Les différents dispositifs de protection du livre numérique
Avant de diffuser une œuvre littéraire par téléchargement numérique, l’éditeur s’assure de la cadenasser de MTP. On dénombre deux grandes familles de MTP, soit celles servant à contrôler l’accès et celles servant à restreindre la reproduction de l’œuvre. Si le cryptage est un processus de protection par brouillage qui rend le livre illisible ou imperceptible, à moins d’avoir une clé de décryptage, le tatouage numérique protège l’œuvre en incorporant de l’information en filigrane.
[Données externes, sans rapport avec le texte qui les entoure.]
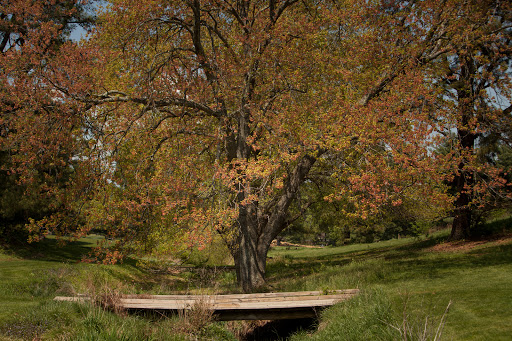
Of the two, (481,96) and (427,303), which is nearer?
(427,303)

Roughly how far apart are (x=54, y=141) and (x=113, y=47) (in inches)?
138

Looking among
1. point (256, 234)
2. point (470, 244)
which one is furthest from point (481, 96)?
point (256, 234)

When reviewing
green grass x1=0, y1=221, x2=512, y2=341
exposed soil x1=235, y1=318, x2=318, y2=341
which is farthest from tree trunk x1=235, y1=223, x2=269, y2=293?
exposed soil x1=235, y1=318, x2=318, y2=341

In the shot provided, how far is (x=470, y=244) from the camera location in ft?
50.0

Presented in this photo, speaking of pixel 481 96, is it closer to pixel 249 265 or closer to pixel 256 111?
pixel 256 111

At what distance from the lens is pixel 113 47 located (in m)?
11.4

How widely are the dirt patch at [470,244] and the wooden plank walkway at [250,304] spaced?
8719 millimetres

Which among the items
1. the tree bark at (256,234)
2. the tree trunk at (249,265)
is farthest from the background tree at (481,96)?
the tree trunk at (249,265)

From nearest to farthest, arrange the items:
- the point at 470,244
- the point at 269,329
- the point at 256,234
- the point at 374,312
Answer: the point at 374,312, the point at 269,329, the point at 256,234, the point at 470,244

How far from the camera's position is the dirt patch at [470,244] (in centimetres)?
1409

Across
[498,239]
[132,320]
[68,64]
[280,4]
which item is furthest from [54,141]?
[498,239]

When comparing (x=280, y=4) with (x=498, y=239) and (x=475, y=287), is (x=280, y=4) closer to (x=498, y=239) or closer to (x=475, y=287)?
(x=475, y=287)

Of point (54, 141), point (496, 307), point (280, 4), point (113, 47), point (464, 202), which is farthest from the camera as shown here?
point (464, 202)

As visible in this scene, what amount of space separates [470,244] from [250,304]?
11652 millimetres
Malgré ces efforts, les MTP sont loin d’immuniser le livre contre le piratage. C’est qu’en se lançant sur l’autoroute électronique, l’industrie du livre s’expose, comme l’ont fait avant elle les industries du cinéma et de la musique, à un fléau de piratage par téléchargements illégaux principalement dû au fait que les MTP sont plutôt faciles à contourner par les âmes malveillantes. Souvent suivi d’une diffusion gratuite sur des sites de partage porte-à-porte, le phénomène se traduit par d’importants manques à gagner en frais de revenus pour les créateurs.
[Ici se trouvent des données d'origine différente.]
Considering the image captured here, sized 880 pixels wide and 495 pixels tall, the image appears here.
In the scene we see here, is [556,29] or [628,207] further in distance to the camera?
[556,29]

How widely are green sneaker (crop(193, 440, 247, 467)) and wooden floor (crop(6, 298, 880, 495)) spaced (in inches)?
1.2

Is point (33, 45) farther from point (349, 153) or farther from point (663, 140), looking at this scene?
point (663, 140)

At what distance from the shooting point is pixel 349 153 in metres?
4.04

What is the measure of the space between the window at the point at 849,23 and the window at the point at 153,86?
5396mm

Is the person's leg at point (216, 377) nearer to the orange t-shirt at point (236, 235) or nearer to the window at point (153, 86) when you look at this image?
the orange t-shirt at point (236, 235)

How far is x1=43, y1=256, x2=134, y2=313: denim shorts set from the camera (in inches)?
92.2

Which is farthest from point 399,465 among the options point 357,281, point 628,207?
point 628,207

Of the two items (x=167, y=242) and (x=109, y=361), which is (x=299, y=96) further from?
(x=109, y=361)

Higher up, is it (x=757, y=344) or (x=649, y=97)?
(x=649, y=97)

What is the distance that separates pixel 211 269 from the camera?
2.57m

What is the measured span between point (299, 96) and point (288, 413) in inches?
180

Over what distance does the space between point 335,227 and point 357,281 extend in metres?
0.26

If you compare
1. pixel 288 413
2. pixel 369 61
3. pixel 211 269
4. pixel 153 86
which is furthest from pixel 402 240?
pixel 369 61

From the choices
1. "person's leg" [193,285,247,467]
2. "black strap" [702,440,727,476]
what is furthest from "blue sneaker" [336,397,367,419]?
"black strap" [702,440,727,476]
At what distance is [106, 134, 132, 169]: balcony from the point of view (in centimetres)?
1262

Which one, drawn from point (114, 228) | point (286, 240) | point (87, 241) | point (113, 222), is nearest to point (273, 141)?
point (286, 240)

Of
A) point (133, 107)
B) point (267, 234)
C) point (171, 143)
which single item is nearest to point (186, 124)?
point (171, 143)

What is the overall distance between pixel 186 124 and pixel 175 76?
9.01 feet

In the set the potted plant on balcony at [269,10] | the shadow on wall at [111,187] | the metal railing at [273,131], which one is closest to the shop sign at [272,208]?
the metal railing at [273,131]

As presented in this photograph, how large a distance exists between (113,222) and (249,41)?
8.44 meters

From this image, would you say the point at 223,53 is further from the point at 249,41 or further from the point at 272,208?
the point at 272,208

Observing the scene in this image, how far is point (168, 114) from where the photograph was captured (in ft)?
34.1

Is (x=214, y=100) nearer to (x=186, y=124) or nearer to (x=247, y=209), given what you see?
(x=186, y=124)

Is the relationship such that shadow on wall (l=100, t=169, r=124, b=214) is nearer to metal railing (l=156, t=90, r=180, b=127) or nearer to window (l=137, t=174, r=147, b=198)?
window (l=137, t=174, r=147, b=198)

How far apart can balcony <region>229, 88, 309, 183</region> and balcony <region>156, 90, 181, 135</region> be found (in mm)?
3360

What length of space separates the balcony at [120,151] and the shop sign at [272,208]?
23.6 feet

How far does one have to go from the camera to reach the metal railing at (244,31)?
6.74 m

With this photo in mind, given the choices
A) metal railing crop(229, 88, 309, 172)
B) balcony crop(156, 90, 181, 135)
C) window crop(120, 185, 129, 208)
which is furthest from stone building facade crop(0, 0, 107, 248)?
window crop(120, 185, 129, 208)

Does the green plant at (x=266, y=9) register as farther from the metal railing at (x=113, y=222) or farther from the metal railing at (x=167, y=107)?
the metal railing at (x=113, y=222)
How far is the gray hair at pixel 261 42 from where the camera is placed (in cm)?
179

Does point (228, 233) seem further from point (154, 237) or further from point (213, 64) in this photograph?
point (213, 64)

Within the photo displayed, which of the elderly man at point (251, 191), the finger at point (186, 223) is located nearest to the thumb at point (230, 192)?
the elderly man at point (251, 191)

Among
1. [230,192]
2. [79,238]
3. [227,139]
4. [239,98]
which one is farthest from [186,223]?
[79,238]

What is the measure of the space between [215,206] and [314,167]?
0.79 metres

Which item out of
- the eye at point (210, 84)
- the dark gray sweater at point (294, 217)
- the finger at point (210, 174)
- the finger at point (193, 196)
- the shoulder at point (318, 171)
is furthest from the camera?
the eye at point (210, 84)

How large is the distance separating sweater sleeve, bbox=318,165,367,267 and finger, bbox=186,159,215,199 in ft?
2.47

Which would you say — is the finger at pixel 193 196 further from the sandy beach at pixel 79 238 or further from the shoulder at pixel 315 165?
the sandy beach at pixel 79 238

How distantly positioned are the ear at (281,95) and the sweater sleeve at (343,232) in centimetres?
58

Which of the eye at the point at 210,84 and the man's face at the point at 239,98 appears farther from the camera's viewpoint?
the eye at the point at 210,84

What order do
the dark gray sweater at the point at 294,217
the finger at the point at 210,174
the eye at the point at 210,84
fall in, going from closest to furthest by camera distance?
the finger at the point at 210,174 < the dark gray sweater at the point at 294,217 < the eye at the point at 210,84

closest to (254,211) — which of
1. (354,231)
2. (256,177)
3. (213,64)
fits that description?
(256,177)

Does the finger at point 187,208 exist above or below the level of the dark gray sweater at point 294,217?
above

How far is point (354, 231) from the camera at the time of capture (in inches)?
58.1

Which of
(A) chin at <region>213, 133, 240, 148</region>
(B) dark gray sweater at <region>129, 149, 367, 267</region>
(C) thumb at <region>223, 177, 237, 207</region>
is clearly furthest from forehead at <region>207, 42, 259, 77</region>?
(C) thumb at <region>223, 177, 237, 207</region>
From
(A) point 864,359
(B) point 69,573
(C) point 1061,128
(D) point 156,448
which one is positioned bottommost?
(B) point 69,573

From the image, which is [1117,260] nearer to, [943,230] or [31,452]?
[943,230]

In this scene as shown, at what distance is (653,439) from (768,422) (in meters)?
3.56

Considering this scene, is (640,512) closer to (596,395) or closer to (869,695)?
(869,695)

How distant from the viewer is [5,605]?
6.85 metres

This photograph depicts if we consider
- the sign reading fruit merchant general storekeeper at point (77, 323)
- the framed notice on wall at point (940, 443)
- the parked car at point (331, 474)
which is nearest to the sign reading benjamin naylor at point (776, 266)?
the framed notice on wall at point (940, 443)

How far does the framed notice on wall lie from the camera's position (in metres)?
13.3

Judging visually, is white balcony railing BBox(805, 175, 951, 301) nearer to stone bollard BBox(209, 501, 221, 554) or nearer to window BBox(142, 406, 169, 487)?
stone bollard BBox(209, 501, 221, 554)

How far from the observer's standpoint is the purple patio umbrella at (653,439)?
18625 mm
Plus encore, selon une étude menée par les spécialistes en droits d’auteur, Me Nicolas Sapp et Me Jean-Sébastien Rodriguez-Paquette de la firme ROBIC de Québec, plusieurs utilisateurs critiquent vivement les dispositifs de protection jugés trop restrictifs et envahissants, ce qui a pour effet de réduire le plaisir de la lecture et la satisfaction des consommateurs.
Ajouter une clause « MTP » au contrat d’édition
Dans leur étude Les déboires des mesures techniques de protection dans l’industrie du divertissement ou le droit vs la technologie : un combat perdu d’avance !, les avocats Sapp et Rodriguez-Paquette expliquent que malgré les critiques, les MTP sont ici pour rester, pour peu qu’ils soient bien adaptés et ne briment pas l’expérience des utilisateurs. « L’usage du tatouage numérique pourrait se révéler être une solution parfaite en l’occurrence, puisqu’elle est invisible pour les consommateurs et que son efficacité est relativement grande », expliquent-ils.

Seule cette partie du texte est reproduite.